Listed records section start
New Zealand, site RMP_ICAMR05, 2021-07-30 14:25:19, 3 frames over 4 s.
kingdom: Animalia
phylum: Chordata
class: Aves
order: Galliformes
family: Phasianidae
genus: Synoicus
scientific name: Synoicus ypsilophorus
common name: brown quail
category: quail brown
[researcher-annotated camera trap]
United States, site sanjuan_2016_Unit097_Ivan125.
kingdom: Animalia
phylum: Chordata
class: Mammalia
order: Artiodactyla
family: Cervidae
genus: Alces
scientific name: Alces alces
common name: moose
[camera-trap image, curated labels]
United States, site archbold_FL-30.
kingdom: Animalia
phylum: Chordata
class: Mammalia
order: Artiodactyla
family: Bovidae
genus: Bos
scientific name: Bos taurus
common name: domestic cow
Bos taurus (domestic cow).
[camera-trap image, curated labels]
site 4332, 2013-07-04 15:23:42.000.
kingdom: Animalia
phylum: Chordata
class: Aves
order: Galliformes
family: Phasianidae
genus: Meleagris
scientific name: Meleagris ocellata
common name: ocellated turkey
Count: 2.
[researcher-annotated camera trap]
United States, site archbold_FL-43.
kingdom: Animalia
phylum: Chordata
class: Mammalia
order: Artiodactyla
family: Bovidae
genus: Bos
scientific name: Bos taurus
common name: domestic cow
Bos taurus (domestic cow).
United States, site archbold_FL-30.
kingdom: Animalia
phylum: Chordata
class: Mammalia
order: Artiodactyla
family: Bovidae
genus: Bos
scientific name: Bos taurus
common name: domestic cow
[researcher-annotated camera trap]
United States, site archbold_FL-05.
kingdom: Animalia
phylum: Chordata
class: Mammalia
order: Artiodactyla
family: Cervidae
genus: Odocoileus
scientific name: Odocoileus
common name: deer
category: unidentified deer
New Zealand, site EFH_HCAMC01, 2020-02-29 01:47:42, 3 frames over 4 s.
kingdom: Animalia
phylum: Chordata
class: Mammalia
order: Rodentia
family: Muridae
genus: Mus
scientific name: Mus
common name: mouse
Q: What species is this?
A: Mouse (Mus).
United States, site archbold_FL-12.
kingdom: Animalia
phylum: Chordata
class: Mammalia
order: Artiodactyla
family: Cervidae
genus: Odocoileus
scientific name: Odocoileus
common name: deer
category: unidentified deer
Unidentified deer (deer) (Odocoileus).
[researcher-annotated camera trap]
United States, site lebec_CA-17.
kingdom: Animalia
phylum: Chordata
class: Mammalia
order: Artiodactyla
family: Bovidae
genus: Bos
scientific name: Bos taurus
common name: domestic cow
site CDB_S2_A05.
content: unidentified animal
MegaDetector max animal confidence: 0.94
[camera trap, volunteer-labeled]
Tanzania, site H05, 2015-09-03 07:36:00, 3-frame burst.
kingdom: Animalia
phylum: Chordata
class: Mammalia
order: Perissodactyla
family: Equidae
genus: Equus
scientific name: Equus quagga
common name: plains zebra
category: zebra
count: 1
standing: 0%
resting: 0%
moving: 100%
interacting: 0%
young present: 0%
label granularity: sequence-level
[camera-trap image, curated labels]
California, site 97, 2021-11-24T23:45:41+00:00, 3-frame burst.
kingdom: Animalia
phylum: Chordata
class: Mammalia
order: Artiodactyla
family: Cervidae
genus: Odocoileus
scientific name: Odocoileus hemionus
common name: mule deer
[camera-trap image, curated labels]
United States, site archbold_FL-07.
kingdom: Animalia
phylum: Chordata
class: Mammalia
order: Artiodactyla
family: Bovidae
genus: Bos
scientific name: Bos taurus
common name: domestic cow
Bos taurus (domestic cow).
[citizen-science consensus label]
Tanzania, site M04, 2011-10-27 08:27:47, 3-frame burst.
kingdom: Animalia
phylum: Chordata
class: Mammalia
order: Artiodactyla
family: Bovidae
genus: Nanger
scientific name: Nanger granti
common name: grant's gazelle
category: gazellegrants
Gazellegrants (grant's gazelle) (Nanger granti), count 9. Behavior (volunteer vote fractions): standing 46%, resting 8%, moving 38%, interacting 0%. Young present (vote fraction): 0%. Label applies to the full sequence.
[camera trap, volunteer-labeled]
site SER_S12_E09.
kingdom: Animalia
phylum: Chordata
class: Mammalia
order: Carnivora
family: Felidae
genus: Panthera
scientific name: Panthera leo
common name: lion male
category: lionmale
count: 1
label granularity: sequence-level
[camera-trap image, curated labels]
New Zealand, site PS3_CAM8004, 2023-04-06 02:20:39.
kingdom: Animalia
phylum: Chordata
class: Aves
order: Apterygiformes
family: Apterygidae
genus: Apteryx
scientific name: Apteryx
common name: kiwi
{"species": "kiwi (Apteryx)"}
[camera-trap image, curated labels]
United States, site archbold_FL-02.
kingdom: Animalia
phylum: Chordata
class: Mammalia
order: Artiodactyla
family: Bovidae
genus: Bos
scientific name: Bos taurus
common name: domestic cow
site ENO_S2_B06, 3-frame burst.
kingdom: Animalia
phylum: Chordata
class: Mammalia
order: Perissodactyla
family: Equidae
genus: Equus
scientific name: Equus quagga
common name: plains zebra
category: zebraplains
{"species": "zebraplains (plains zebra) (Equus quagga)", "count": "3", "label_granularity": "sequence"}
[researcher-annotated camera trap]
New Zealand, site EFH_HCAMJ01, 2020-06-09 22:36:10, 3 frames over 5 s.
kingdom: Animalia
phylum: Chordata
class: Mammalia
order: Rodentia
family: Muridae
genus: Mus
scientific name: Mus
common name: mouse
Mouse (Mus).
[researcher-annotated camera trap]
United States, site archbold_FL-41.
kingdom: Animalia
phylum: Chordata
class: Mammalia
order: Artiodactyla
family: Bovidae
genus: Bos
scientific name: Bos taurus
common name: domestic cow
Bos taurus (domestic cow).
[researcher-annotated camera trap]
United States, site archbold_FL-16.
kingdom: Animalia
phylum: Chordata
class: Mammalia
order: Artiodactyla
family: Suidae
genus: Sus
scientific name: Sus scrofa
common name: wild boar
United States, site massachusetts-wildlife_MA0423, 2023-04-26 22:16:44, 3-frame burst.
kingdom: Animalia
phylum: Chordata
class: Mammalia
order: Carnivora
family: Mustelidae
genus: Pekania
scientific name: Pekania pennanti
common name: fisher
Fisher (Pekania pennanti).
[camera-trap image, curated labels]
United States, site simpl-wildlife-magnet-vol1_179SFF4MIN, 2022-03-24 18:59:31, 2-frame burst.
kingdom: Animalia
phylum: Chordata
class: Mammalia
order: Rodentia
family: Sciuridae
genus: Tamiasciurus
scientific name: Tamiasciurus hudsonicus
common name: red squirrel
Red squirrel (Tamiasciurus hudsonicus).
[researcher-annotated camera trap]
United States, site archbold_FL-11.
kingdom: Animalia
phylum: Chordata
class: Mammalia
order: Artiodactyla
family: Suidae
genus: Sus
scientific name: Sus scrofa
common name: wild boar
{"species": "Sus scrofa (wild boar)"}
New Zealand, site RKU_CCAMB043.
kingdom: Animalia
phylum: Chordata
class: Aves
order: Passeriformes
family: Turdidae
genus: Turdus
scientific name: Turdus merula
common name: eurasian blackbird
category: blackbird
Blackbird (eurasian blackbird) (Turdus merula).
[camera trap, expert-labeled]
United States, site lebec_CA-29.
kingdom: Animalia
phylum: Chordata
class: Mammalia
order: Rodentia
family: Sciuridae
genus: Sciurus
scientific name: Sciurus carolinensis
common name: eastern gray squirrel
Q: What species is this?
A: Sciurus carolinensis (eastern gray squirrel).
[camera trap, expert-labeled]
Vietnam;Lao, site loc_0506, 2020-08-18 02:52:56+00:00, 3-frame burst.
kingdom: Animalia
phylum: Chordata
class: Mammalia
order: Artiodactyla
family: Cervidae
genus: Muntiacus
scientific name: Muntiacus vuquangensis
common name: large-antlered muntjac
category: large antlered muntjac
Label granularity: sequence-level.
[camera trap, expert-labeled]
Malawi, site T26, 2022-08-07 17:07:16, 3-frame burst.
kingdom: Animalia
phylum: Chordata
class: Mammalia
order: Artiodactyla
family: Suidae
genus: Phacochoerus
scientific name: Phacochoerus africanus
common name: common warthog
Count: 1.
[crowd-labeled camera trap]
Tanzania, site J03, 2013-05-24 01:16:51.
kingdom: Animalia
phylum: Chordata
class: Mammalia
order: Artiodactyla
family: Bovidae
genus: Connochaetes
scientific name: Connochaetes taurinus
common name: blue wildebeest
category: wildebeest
Listed records section end
◆ Exercise directions
From the records above, pick out and copy each line holding the word "species".

◆ Task solution
Q: What species is this?
{"species": "kiwi (Apteryx)"}
{"species": "zebraplains (plains zebra) (Equus quagga)", "count": "3", "label_granularity": "sequence"}
{"species": "Sus scrofa (wild boar)"}
Q: What species is this?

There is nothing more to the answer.